Desde hace tiempo la elección presidencial de julio próximo se vislumbra compleja. Se trata del proceso electoral más costoso de la historia y el que mayores retos representa para la democracia mexicana hasta ahora. Además, en el ambiente permanece la crispación entre las fuerzas políticas que buscan alcanzar el poder, mientras que los problemas públicos más apremiantes siguen ahí y alimentan el descontento social.

Por todo ello, el Estado mexicano en su conjunto está a prueba. Los ciudadanos saldrán a manifestar en las urnas su voluntad sobre quiénes dirigirán los asuntos públicos los siguientes años; los gobiernos salientes tendrán la responsabilidad de conducir la transición con total transparencia, mientras que quienes llegan al poder deberán continuar los proyectos que abonan al bien común y reconducir aquellos que no.

Por su parte, las instituciones democráticas y sus responsables deberán mostrar su fortaleza frente a las amenazas que se ciernen sobre ellas. Una muestra de ello son los diferendos públicos entre dichas instituciones, que las debilite ante la opinión pública. El caso empeora si estas diferencias se suscitan entre las instituciones que arbitran el proceso electoral.

Es clara la discrepancia de criterios entre el Instituto Nacional Electoral (INE) y el Tribunal Electoral del Poder Judicial de la Federación (TEPJF) en torno a la legalidad de la candidatura independiente de Jaime Rodríguez Calderón, gobernador de Nuevo León con licencia.
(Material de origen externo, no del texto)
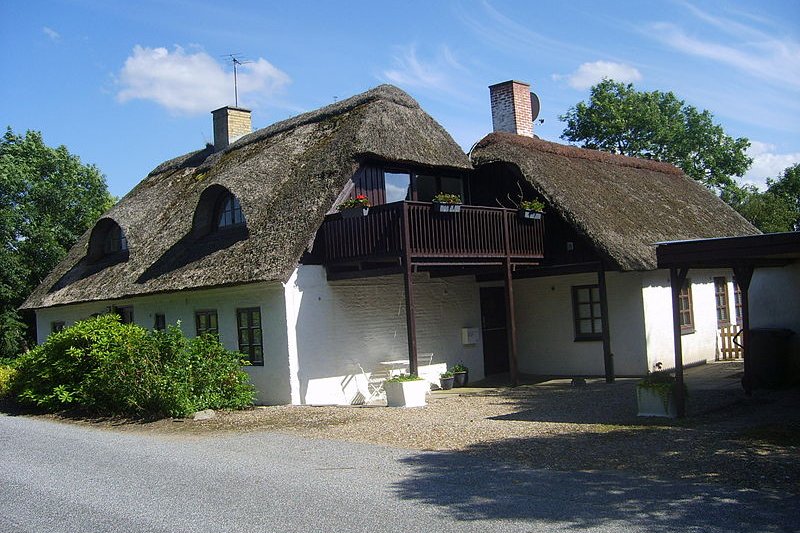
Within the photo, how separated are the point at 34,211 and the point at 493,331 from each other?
73.4ft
Más aún, estas diferencias han demostrado que existe un serio riesgo de que las autoridades electorales vean afectada su credibilidad.
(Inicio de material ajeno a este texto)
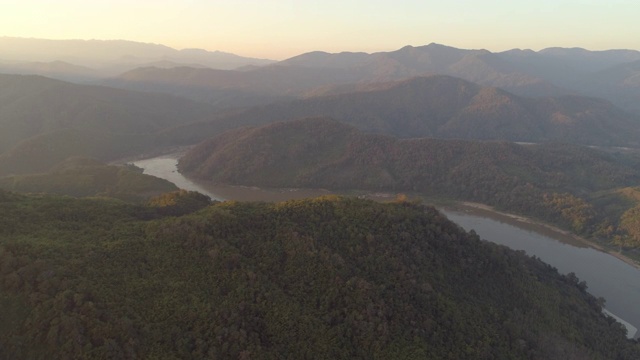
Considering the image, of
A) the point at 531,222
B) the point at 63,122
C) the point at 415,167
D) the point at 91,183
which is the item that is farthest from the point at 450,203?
the point at 63,122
En principio, el INE desestimó la pretensión de Rodríguez Calderón por numerosas inconsistencias en las firmas necesarias para registrarse como candidato independiente. Ante ello, y a pesar del amplio descontento social, el TEPJF consideró insuficientes los argumentos del INE y ordenó que al gobernador de Nuevo León con licencia se le incluya entre los contendientes.

Tanto el INE como el TEPJF tienen la responsabilidad de ser garantes de la próxima elección federal. Por sus manos pasará la validez del proceso electoral, así como las inconformidades de contendientes que puedan surgir en el camino. Esto es inevitable, de modo que los árbitros de la justa electoral también tienen el deber de conciliar posturas en aras de que el proceso se realice con toda la normalidad posible dentro de los cauces legales.
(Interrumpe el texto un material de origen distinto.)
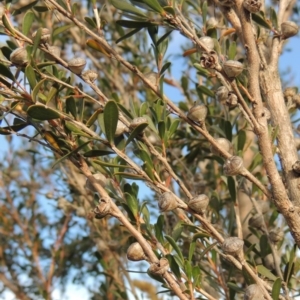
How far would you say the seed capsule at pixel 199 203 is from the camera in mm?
804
Ninguna posición legal o política, por más válida que sea, debe convertirse en argumento para descalificar el trabajo que hacen las instituciones democráticas, menos aún si viene de otra institución. El riesgo más grande para quienes se enfrascan en estas disputas es perder la autoridad moral a los ojos de la ciudadanía que, más que nunca y dado el contexto actual, requiere de todas las certezas que el Estado pueda otorgar.